Had England not progressed beyond the group stages of the World Twenty20, it would no doubt have provided mirth around the cricket globe, but would nonetheless have been a travesty. On Monday, their total of 191 for five equalled the highest of the tournament so far and even given the incendiary start that Chris Gayle had given to the West Indies reply, so crucial in their Duckworth-Lewis success, they were heavy favourites to have won a full match. Similarly against Ireland the following day when a capricious pitch and fervent opposition produced a consequently lower score that would have still been a winning one had the game gone the distance. In the end the weather settled for giving them no more than a bit of a hurry-up.In Bridgetown today, though, begins the tournament proper, the Super Eights, at the end of which England will either be heading to the semi-finals or Gatwick. To progress, they will play and almost certainly have to beat each of Pakistan, South Africa and New Zealand, starting with Pakistan, the current champions, at Kensington Oval. It will be no easy task.
Pakistan have been mavericks in the past and remain so now, but itinerant ones. Because of security concerns in the wake of the Lahore attack on the Sri Lankans, they have been a wandering side for a while now, based in the Middle East. This summer they are at home to Australia in Test matches at Lord's and Headingley. But, for all that, as England's coach Andy Flower points out, they are dangerous. They may be a side in turmoil, with senior players getting life bans for alleged disruptive behaviour, but there are half a dozen remaining from the team who lifted the trophy in England last year, and Shahid Afridi, the mavericks' maverick, is an inspirational figure with ball and bat.
England will need all their resource to cope today on a pitch that will offer a little more to the batsmen, in terms of pace with the new ball, than did Providence.
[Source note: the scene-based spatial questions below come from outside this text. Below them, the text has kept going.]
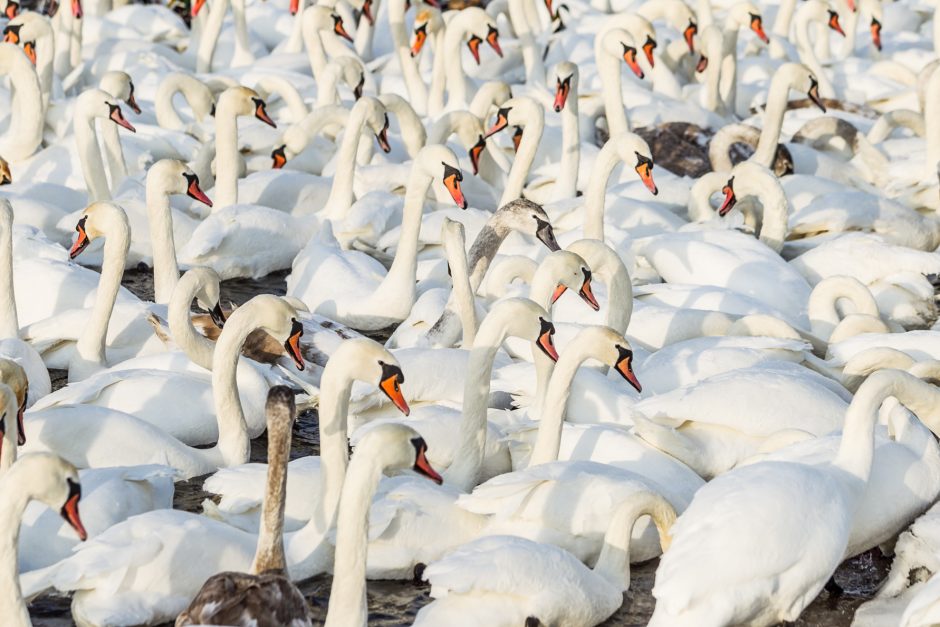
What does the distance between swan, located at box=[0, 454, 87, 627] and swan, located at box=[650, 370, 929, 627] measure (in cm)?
225

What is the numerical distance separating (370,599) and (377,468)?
111cm

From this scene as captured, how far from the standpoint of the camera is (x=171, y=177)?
10812 mm

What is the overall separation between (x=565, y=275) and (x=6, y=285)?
315 cm

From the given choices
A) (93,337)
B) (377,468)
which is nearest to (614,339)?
(377,468)

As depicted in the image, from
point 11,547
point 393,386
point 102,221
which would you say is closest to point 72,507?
point 11,547

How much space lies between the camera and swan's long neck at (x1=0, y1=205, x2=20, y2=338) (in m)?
9.66

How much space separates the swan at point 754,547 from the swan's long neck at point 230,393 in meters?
2.56

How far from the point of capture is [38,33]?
51.2 feet

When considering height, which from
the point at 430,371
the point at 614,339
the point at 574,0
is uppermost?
the point at 614,339

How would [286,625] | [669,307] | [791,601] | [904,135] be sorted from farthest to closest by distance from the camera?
[904,135] → [669,307] → [791,601] → [286,625]

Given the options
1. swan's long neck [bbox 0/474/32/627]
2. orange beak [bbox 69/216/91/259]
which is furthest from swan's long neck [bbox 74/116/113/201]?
swan's long neck [bbox 0/474/32/627]

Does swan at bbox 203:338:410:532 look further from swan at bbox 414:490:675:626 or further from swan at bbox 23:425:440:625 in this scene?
swan at bbox 414:490:675:626

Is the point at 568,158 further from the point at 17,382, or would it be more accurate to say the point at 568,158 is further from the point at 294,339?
the point at 17,382

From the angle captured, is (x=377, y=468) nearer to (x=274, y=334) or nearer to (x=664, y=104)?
(x=274, y=334)
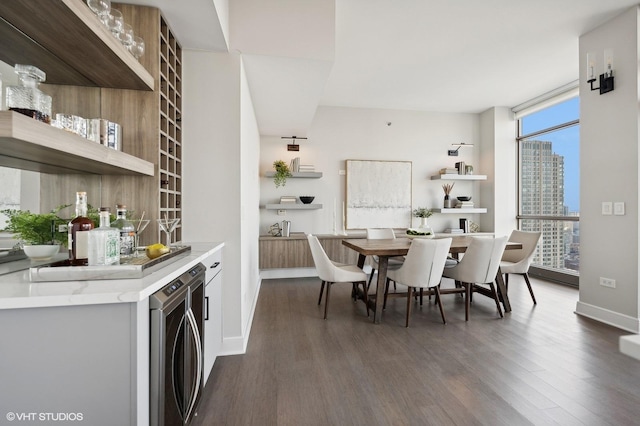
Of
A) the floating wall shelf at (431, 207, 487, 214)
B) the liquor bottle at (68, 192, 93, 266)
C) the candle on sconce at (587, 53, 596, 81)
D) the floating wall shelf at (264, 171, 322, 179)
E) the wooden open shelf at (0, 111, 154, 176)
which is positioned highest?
the candle on sconce at (587, 53, 596, 81)

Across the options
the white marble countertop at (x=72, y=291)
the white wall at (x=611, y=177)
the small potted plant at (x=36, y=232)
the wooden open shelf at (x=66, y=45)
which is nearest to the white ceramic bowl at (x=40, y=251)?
the small potted plant at (x=36, y=232)

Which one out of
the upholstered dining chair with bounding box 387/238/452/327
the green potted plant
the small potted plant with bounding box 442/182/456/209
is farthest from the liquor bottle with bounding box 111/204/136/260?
the small potted plant with bounding box 442/182/456/209

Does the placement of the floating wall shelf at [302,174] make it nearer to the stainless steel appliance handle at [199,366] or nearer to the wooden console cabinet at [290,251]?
the wooden console cabinet at [290,251]

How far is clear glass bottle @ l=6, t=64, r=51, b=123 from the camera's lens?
3.58ft

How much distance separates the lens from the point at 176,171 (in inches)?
90.4

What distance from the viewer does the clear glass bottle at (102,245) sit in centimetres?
126

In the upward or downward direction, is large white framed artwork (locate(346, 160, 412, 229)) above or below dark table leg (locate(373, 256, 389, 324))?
above

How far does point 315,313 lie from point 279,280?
1699mm

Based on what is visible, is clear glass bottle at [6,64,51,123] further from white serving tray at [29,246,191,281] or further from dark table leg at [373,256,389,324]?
dark table leg at [373,256,389,324]

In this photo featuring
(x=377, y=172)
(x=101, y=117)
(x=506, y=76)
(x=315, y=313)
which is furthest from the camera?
(x=377, y=172)

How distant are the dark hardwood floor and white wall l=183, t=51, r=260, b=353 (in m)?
0.55

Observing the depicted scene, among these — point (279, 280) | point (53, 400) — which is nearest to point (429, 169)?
point (279, 280)

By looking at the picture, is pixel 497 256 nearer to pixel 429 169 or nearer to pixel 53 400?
pixel 429 169

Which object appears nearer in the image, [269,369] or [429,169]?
[269,369]
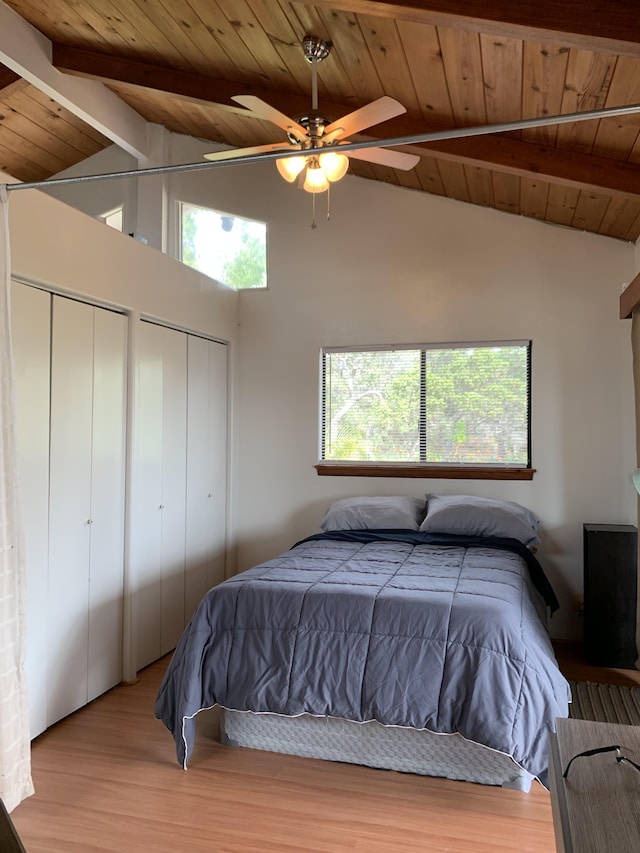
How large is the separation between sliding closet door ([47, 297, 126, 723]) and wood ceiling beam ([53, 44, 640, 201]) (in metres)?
1.31

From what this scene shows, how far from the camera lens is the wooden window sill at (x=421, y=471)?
448 cm

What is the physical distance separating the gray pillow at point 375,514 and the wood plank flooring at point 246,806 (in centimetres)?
172

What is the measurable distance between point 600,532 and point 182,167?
315cm

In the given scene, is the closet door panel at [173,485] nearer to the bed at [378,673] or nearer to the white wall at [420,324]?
the white wall at [420,324]

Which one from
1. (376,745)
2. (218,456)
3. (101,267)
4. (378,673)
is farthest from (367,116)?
(218,456)

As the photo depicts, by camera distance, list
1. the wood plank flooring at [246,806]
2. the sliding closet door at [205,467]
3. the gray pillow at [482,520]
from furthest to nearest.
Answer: the sliding closet door at [205,467], the gray pillow at [482,520], the wood plank flooring at [246,806]

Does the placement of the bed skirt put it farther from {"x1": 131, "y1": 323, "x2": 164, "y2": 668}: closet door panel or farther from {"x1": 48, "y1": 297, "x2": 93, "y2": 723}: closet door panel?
{"x1": 131, "y1": 323, "x2": 164, "y2": 668}: closet door panel

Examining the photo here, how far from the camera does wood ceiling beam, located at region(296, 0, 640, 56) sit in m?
1.96

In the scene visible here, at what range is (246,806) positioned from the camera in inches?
98.0

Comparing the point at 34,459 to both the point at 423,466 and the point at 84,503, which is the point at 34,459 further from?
the point at 423,466

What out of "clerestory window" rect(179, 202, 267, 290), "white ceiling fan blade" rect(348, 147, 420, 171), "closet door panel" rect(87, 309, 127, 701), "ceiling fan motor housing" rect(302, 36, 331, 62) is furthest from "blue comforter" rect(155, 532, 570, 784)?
"clerestory window" rect(179, 202, 267, 290)

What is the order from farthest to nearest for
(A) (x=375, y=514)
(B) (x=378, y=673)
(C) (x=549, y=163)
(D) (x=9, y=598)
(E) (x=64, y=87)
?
(A) (x=375, y=514), (E) (x=64, y=87), (C) (x=549, y=163), (B) (x=378, y=673), (D) (x=9, y=598)

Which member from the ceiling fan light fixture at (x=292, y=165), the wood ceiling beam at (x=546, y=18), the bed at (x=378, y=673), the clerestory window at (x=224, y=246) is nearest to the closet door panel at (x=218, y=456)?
the clerestory window at (x=224, y=246)

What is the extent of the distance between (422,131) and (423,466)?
89.4 inches
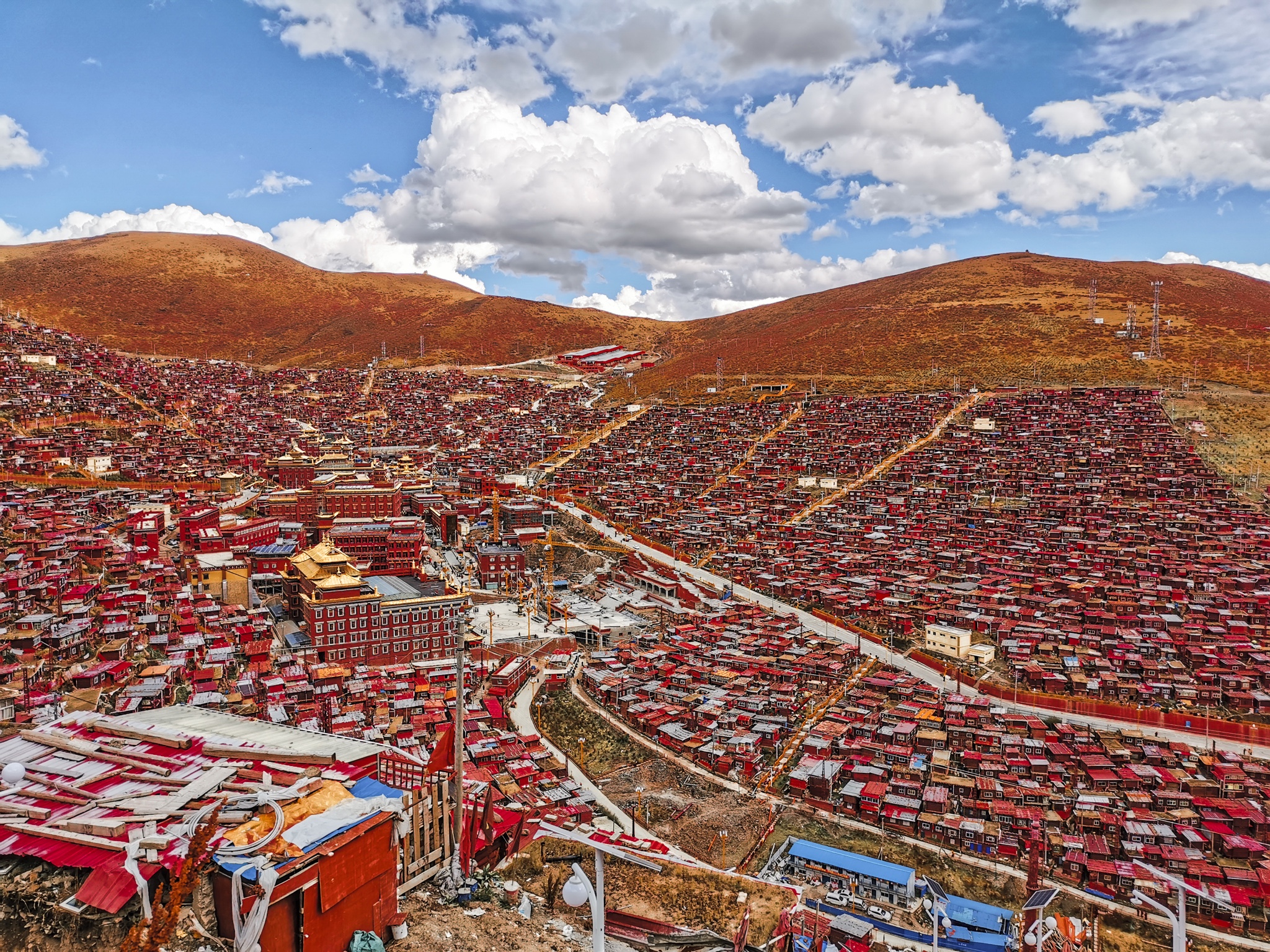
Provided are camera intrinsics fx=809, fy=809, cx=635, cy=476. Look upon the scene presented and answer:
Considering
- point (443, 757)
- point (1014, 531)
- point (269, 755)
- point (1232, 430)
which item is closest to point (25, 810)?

Probably, they will need to repeat the team batting performance of the West Indies match, in which the highest power-play score of the event to date was followed by an impressive total. They will need the sort of start given by Michael Lumb and Craig Kieswetter in the first match but not reproduced in more challenging conditions in the second.
They will require contributions from Paul Collingwood and the expectant father Kevin Pietersen, whose innings have been conspicuous by their absence of runs so far, and then they will hope for a continuation of the form of the young sorcerer Eoin Morgan who twice, each time in the company of Luke Wright, systematically and clinically bailed them out of trouble.
Flower is understandably reluctant to place undue pressure on Morgan, 23, by categorising him in a list of leading one-day batsmen, but there is no doubt that in the year since he began his England career, he has established his credential as an astounding player in the short forms of the game and on his way, perhaps, to superstardom.